▶ [Извлечённый текст]
● ● ● ●
С этой точки зрения история естественных наук сыграла с человечеством злую шутку. В доиндустриальную эпоху путешественник, выходя из дома, видел перед собой бесконечный мир, расстилающийся по-прямой к горизонту. Он верил в бесконечность путешествий и соответственно в бесконечность познания мира. Но вскоре оказалось, что мир – это шарик, и с него никуда не вырвешься, и этот шарик в принципе может быть познан. Так география стала «неактуальной» наукой. Подобно этому современный человек, впитавший идею бесконечности времени и пространства, озадачен теорией первовзырва, которая как бы возвращает его к временам древних греков. Но идея бесконечности неуничтожима. Конечность географического мира тут же была дополнена бесконечностью мира астрономического. Похоже, что и идея первовзрыва весьма вероятно будет дополнена идеями существования до сингулярности, бесконечной сингулярности и т.п.

Так или иначе, сегодня мы осознаем бесконечность мира и соответственно конечность нашего познания не только на уровне «высокого» научного сознания, но и на уровне обычного повседневного рассудка. Как Ахилл никогда не догонит черепаху, так и наше сознание никогда не догонит развитие мира. А вот развитие мира может в любую минуту вторгнуться в нашу жизнь. Поэтому мечты о создании своего разумного пространства, отдельного от пространства вообще, все более воспринимается как утопия. Ранее же это было одной из главных целей науки. М.Вебер так радовался «расколдовыванию» мира именно потому, что расколдованный мир казался ему более уютным, предсказуемым и подходящим для жизни людей.

Ограничения человеческого познания вполне очевидны. В макромире они определяются мощностью телескопов, в микромире – мощностью микроскопов. Но эти физические ограничения не столь важны в сравнении с ограничениями сущностными.

Во-первых, сознание человека просто по природе своей не может до конца познать само себя. Ведь для познания чего-то более простого нужно нечто более сложное. Сознание человека с тайной природой его интуиции, со способностью совершать новые открытия может быть познано только сверхсознанием, т.е. неким субъектом, который к человечеству отношения не имеет. Между тем современное общество все в большей мере создается именно сознанием людей. Но без понимания сознания понимание общества всегда будет неполным, неточным и явно ограниченным с прогностической точки зрения.

Кроме того, в своей истории наука столкнулась с явлениями, которые в принципе могли бы быть познаны, но по каким-то странным обстоятельствам остаются недоступными разуму. И опять-таки парадоксальность бытия и сознания людей заключается в том, что именно эти явления и объекты составляют важнейшую часть жизни человечества. До сих пор не найдена и, скорее всего, не будет найдена промежуточная ступень между обезьяной и человеком. Весьма загадочным и до конца необъясненным является процесс обоюдного развития языка и сознания. Да и происхождение самой жизни было и остается загадкой. Сегодня ученые все более склоняются к абсолютно рациональному объяснению возникновения жизни на Земле тем, что она была занесена метеоритами, содержащими соединения белковых клеток. Объяснение действительно логично и, видимо, может быть в будущем окончательно доказано. Но оно никоим образом не приближает нас к отгадке происхождения жизни во Вселенной. Оно просто заменяет один вопрос другим, что чаще всего и делала классическая наука.
● ● ● ●
▶ [Строки данных]
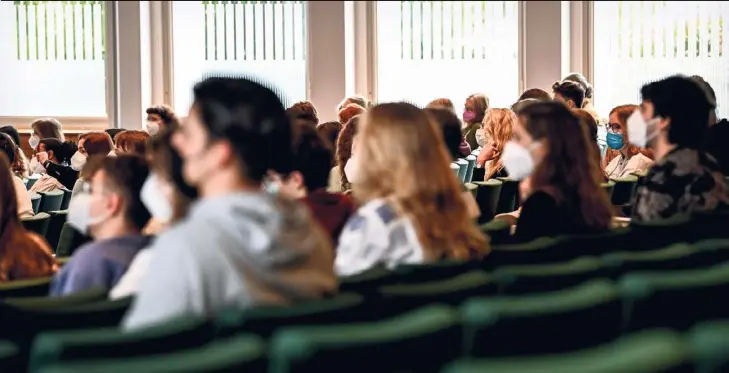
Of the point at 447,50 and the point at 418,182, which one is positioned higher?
the point at 447,50

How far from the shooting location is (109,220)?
14.3ft

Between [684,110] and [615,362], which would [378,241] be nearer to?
[684,110]

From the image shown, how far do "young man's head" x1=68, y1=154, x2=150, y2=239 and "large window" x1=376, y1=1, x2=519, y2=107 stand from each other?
12734 millimetres

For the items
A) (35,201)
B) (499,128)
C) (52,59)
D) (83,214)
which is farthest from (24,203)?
(52,59)

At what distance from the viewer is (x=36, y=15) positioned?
16.9m

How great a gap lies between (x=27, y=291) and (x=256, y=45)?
13.5 meters

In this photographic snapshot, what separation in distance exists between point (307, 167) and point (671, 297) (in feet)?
7.53

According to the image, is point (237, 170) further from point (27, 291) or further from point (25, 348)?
point (27, 291)

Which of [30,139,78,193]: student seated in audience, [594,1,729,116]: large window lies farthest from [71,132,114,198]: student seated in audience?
[594,1,729,116]: large window

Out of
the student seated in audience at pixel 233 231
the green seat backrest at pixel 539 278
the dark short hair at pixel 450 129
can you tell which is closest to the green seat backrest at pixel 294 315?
the student seated in audience at pixel 233 231

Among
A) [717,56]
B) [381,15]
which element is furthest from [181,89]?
[717,56]

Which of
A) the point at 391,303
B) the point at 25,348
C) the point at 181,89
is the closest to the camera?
the point at 25,348

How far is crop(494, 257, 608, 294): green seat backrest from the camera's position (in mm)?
3527

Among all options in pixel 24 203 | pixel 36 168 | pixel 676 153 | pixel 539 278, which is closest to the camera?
pixel 539 278
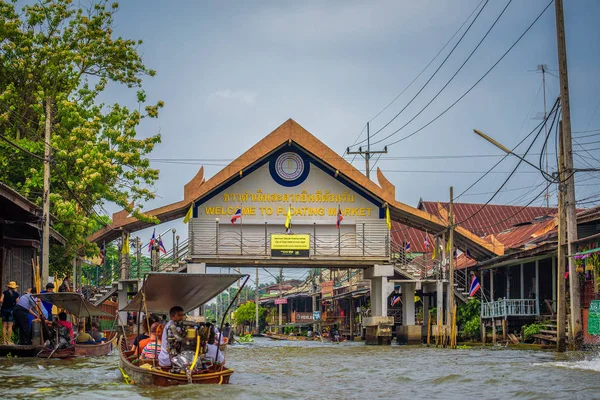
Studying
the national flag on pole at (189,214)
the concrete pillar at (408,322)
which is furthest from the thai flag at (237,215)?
the concrete pillar at (408,322)

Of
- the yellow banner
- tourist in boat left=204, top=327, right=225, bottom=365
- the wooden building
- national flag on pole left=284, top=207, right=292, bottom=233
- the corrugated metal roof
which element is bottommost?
tourist in boat left=204, top=327, right=225, bottom=365

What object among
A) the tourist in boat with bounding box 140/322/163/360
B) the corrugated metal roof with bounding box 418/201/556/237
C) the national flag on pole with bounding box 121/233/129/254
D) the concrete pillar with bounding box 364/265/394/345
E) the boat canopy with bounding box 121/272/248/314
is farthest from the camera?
the corrugated metal roof with bounding box 418/201/556/237

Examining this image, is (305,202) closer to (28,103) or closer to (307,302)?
(28,103)

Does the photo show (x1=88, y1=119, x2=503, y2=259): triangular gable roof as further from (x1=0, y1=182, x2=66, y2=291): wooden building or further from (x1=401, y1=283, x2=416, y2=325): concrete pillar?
(x1=0, y1=182, x2=66, y2=291): wooden building

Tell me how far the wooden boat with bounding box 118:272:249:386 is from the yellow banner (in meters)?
19.7

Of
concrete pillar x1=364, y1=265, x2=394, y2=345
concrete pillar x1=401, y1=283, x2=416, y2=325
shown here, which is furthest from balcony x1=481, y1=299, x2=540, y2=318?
concrete pillar x1=401, y1=283, x2=416, y2=325

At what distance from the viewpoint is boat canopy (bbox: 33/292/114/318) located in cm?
2267

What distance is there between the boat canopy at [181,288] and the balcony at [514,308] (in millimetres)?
20848

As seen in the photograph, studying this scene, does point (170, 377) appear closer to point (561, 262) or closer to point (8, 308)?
point (8, 308)

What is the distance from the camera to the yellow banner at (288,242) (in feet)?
130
● ● ● ●
▶ [Цели]
#1 Замените «телескопов» на «обсерваторий» и приведите фрагмент текста о пределах человеческого познания между словами «Ограничения человеческого познания» и «с ограничениями сущностными.» включительно.
#2 Пожалуйста, допишите текст о пределах человеческого познания, начав сразу после его последней фразы.
Записи для этой работы не понадобятся.

▶ [Ответы по заданиям]
#1
Ограничения человеческого познания вполне очевидны. В макромире они определяются мощностью обсерваторий, в микромире – мощностью микроскопов. Но эти физические ограничения не столь важны в сравнении с ограничениями сущностными.

#2
Повторим, что даже если открытия в означенных выше областях и состоятся, что очень маловероятно, то все равно останется огромное множество вопросов, на которые не будет ответов, и именно от этих вопросов, в конечном счете, будет зависеть прогностическая функция науки и ее способность преображать мир.

Второй аспект современного агностицизма связан с последствиями воздействия науки на общество. Первое, что в данном случае приходит на ум, это экологические проблемы. Наука-де довела мир до погибели, уничтожив нормальную среду обитания и поставив саму жизнь под угрозу (ядерное оружие, техногенные катастрофы, потепление климата и т.п.). Тут в очередной раз возникает вопрос о вере в науку. В данном случае он формулируется следующим образом: способна ли сама наука устранить последствия своего воздействия на природу. Отрицательный ответ не очевиден. Борьба с выбросами и потеплением может быть вполне успешной, что мы часто и наблюдаем. Поэтому именно в этом общепринятом аспекте рассмотрения данной проблемы гносеологический оптимизм может в принципе восторжествовать, а агностицизм повергнут, хотя вероятность противоположного сценария также весьма высока.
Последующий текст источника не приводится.